Exercise aim:
Rewrite the part of the article on Akron's police oversight board that opens with the words "What has the" and closes with "engagement and complaints.", putting "subcommittee sessions" in place of "committee meetings".

Chair Kemp Boyd and board member Caitlin Castle at the Akron Citizen's Police Oversight Board meeting April 5, 2023.
Kelly Krabill
Ideastream Public Media
In this photo from April 5, 2023, Kemp Boyd, chair of the Akron Citizen's Police Oversight Board, presides over a special meeting. Member Caitlin Castle, who is acting as interim secretary and takes notes in the meetings, sits to his right.

Akron's Citizens' Police Oversight Board has been up and running for about seven months. While the board is receiving complaints from citizens about police misconduct, it is not investigating them.

The board has seen delays in getting its rules approved, as well as hiring for positions in the police auditor’s office - which handles complaints.

Board members say there is still plenty of work to get done in the meantime.

What has the board been up to since it was seated in March?

The board meets every other week. In the weeks between, they have committee meetings for governance, human resources and budget, community engagement and complaints.

The board itself is not investigating complaints. That’s partly because they haven't adopted their official rules yet.

The proposed rules explicitly give the CPOB the authority to investigate complaintsseparately from the Akron Police Department's Office of Professional Standards and Accountability – which handles internal investigations.

Data block:
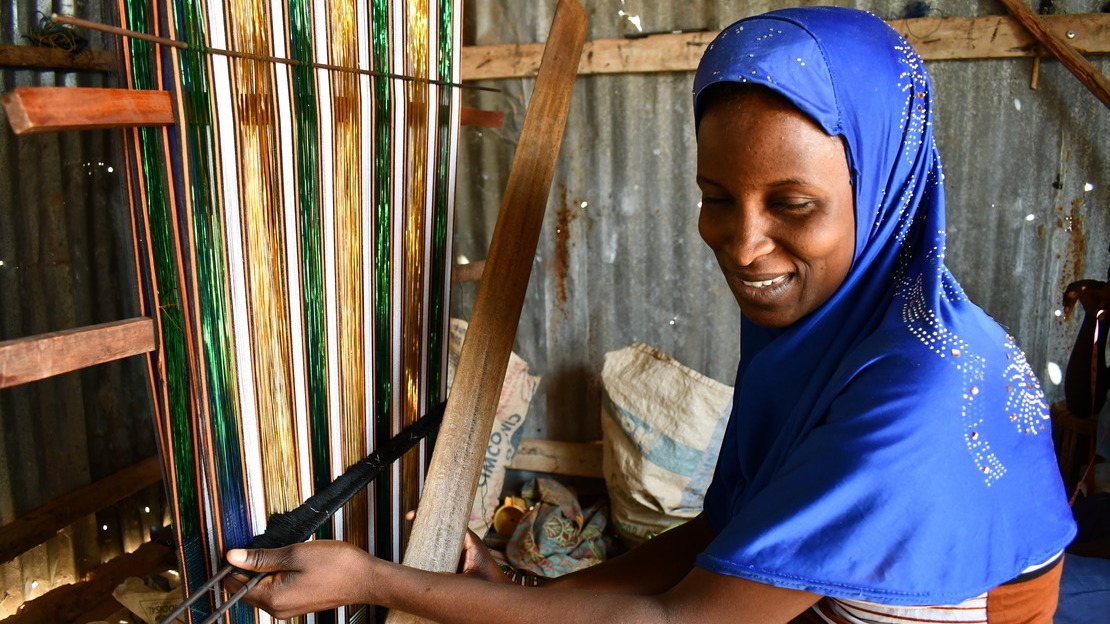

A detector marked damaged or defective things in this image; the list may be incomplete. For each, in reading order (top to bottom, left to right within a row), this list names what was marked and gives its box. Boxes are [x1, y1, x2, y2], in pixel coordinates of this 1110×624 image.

rusty metal panel [452, 0, 1110, 448]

Task result:
What has the board been up to since it was seated in March?

The board meets every other week. In the weeks between, they have subcommittee sessions for governance, human resources and budget, community engagement and complaints.